First stops in Cleveland, WRHS and Loganberry Books

If you’re ever in Cleveland, don’t miss Loganberry Books. I found a treasure there (as I always do): Ohio Builds a Nation, a 298-page compendium of notable persons, places, and pioneer trivia in Ohio.

Friends John and Harriet took me there, and also to the Western Reserve Historical Museum. Somehow in visits past, I’d missed the original oil paintings on the walls. Here are just a couple.

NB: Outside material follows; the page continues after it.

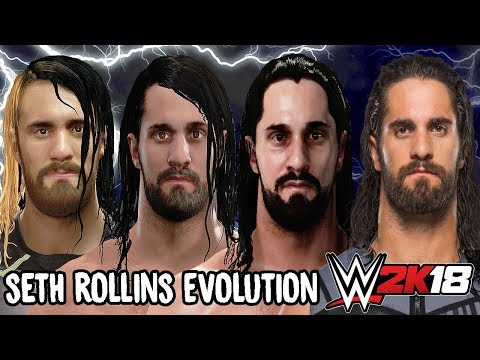 Seth Rollins Ratings and Face Evolution (WWE 2K14 - WWE 2K18)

The Cleveland Grays on Public Square, Northwest Quadrant
1839, by Joseph Parker
image
According to the interpretive sign, this is the earliest surviving oil painting of Public Square. It shows the parade of the volunteer militia the Grays, formed in 1837, as they marched in honor of their 2nd anniversary. The church pictured is the original Old North Presbyterian Church.
and
An Evening at the Ark
1835, by Julius Gollmann
image
The Arkites were an all-male club “of congenial spirits who met to discuss natural science, or play whist or chess, or talk sports.” Apparently their one-story meeting room, in a building where the Federal Building stands today, became so cluttered with specimens of flora and fauna that it resembled Noah’s Ark, hence their name. The painter is a German immigrant who was emulating the German genre of the day, the effort to portray everyday subjects as realistically and candidly as possible.

In Berlin, I found another example of this genre tradition from around the same time period.

Hasenclever’s “The Reading Room” at Berlin’s Bodemuseum

More evidence of the German influence in Cleveland of the mid-1800s. Not that I was looking for it or anything.